AMERICAN CANYON — A panicked young child desperate for her mother ran toward roaring traffic on Highway 29 last month. At the last second, she was snatched back to safety by Steven Jarvi.
“When I saw the (gas station) video, it scared the heck out of me,” Jarvi said in a phone interview on Friday. “I had to go talk to my wife. I’ve never been so emotional with an incident. I even cried a little.”
Jarvi, a 58-year-old father and grandfather who has worked for the City’s Public Works Department for 15 years, said he was driving a city maintenance vehicle when he noticed a young child, perhaps 4 or 5 years old, get out of her car seat and exit the car while her mother was either pumping gas or paying at the American Canyon ARCO.
The child hid behind a pump as her mother, apparently unaware that one of her two children was no longer in their car seat, drove off.
“She walked around the pump a little bit, and it was her, alone, in the station, and then she took off, I speculate, in the direction she saw her mother drive off,” Jarvi said.
Jarvi pulled his truck into the station and sprinted toward the child.
“I ran for her, and she was (just off the curb) and I could hear cars rushing by at 50 or 60 miles per hour right behind. It was really scary. I didn’t think my old knees could move that fast.”
Jarvi said that after scooping the child out of the street, he held and calmed the girl who was crying for her mother, then called 911. When he left about 10 minutes later after police officers had arrived, the mother had still not returned, he said.
“I feel bad for the mother,” he said. “She must be a total wreck. Thank God, the little girl didn’t get hurt.”
That is the same reason American Canyon Police Chief Oscar Ortiz gave for not publicizing the incident on the department’s Facebook page.
“We didn’t want to have this become about vilifying the mom, who is already traumatized,” Ortiz said.
Ortiz said he, too, thanks the Almighty, but also Jarvi for his quick thinking and heroic actions.
“I saw the video and it made an impact,” Ortiz said. “The child was running toward the street and Superman Steve jumped into action. It could have really been a terrible tragedy.”

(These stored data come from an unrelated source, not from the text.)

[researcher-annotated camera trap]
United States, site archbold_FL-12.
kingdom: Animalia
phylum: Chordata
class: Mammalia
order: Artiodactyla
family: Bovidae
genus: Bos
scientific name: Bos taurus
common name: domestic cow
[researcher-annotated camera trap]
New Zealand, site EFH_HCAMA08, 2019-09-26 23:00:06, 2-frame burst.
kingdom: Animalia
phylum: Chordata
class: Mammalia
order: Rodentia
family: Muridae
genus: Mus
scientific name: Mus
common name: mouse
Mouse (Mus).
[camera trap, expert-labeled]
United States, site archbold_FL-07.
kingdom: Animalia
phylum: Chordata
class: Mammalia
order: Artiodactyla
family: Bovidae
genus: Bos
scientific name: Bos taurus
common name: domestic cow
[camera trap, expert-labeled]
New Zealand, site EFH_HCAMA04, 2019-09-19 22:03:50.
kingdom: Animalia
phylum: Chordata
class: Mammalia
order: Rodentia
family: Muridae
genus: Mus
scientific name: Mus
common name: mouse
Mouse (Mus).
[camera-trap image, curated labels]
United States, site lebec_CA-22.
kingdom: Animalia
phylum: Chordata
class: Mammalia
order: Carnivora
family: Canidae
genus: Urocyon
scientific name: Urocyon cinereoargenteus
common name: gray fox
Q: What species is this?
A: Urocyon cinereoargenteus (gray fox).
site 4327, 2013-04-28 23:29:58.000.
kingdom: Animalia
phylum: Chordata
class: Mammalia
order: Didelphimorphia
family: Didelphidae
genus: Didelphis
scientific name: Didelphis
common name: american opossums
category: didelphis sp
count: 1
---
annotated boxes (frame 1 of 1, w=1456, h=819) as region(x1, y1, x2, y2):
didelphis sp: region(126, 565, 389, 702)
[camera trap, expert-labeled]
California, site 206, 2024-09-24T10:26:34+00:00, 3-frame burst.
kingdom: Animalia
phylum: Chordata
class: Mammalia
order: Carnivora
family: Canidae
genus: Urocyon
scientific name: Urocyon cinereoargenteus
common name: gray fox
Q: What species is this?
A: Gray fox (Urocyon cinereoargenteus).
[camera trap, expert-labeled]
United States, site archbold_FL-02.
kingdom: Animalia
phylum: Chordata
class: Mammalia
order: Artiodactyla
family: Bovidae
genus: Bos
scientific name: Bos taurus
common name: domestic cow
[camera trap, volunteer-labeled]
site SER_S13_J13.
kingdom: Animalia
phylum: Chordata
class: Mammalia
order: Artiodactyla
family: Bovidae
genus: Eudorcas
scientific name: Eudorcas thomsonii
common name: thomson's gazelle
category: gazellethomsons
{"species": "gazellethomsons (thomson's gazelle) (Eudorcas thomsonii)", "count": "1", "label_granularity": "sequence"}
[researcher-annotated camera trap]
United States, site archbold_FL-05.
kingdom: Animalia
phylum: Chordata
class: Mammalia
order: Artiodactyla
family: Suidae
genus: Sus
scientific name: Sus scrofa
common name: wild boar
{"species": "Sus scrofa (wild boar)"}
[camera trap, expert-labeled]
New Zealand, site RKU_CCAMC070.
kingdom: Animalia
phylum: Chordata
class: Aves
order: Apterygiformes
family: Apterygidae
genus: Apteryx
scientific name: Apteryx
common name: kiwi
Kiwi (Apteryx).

The officers at the scene were also moved, Ortiz said.
“It shook everybody up,” he said. “Even my officers who were there, said, ‘Wow, that could have been bad.’ They called me and said, ‘Chief, you really have to do something for this guy.’”
Jarvi was recognized as a hero at a recent City Council meeting. The city issued a proclamation and present Jarvi with two commemorative coins.
The proclamation, read into the record by Mayor Leon Garcia, noted that Jarvi’s actions at about 12:30 p.m. on Thursday, Jan. 21, likely prevented a terrible tragedy from occurring.
Ortiz, who is also a father, said he knows children can surprise you with their “amazing escape skills” and doesn’t fault the child’s mother.
But, he isn’t convinced that Jarvi was there simply by chance, either.
“I think there was a reason Steve was in the right place at the right time,” he said. “I think some things like this aren’t accidents.”